13. W. E. Bleick and Peter C. C. Wang, Asymptotics of Stirling Numbers of the Second Kind, AMS Vol.42 No.2, 1974.

14. N. M. Temme, Asymptotic Estimates of Stirling Numbers, STUDIES IN APPLIED MATHEMATICS 89:233-243 (1993), Elsevier Science Publishing.

It's not clear to me where this exact expression comes from (though approximate expressions in the same vein are presented in both papers that rely on the Lambert W function). Can anyone help me out in terms of understanding where the exact form of the expression on Wikipedia comes from and/or what liberties are being taken by the Wikipedia author of the expression?

For convenience, here's the expression (http://upload.wikimedia.org/math/8/a/f/8afeed15dd40295320cf974418895cc2.png) in Mathematica format:

v = n/k;

G = -ProductLog[0, -v*E^(-v)];

stirlingApprox = (n - k)^(1/2)/((n*(1 - G))^(1/2)G^k(v - G)^(n - k))*((n - k)/E)^(n - k)*Binomial[n, k];

Note that "StirlingS2[n, k]" directly gives the Stirling number of the second kind in Mathematica.

The approximation appears to satisfy the stated relevant error of $\approx (\frac{0.06}{n})$, however I haven't checked this carefully yet.

As an update --- "The approximation appears to satisfy the stated relevant error of $\approx (\frac{0.06}{n})$, however I haven't checked this carefully yet."

I've now checked $n \brace k$ for $n \in [2, 1000]$ and $\forall k < n$ for each $n$. I found: (1) that the value for $\delta = |(1 - \frac{(exact)}{(approximation)})|$ decreases monotonically with increasing $n$ (regardless of the value of $k < n$); and (2) that for each value of $n$, the value of $\delta$ depends on $k$ in a particular though consistent manner for most values of $n$. More specifically, there seems to be one local maxima for the smaller values of $k$, a global maxima appears near the mid-range values of $1<k<n$, and then we see that $\delta$ decreases monotonically after the global maxima with increasing $k$.

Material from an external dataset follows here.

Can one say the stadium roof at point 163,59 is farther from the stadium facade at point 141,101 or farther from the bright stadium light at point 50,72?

The largest value of the error we encounter is $\delta_{max} = 0.040932861725805439857312709933506101086741032506081...$ for $(n,k) = (2,1)$.

Now, in terms of whether $\approx (\frac{0.06}{n})$ is a good upper bound for $\delta$, actually it's not conservative enough -- we can notice that all values of $\delta$ very slightly exceed this bound. So perhaps $\approx (\frac{0.066}{n})$ is a more appropriate upperbound, as it is satisfied by all values of $\delta$ for $n \geq 6$.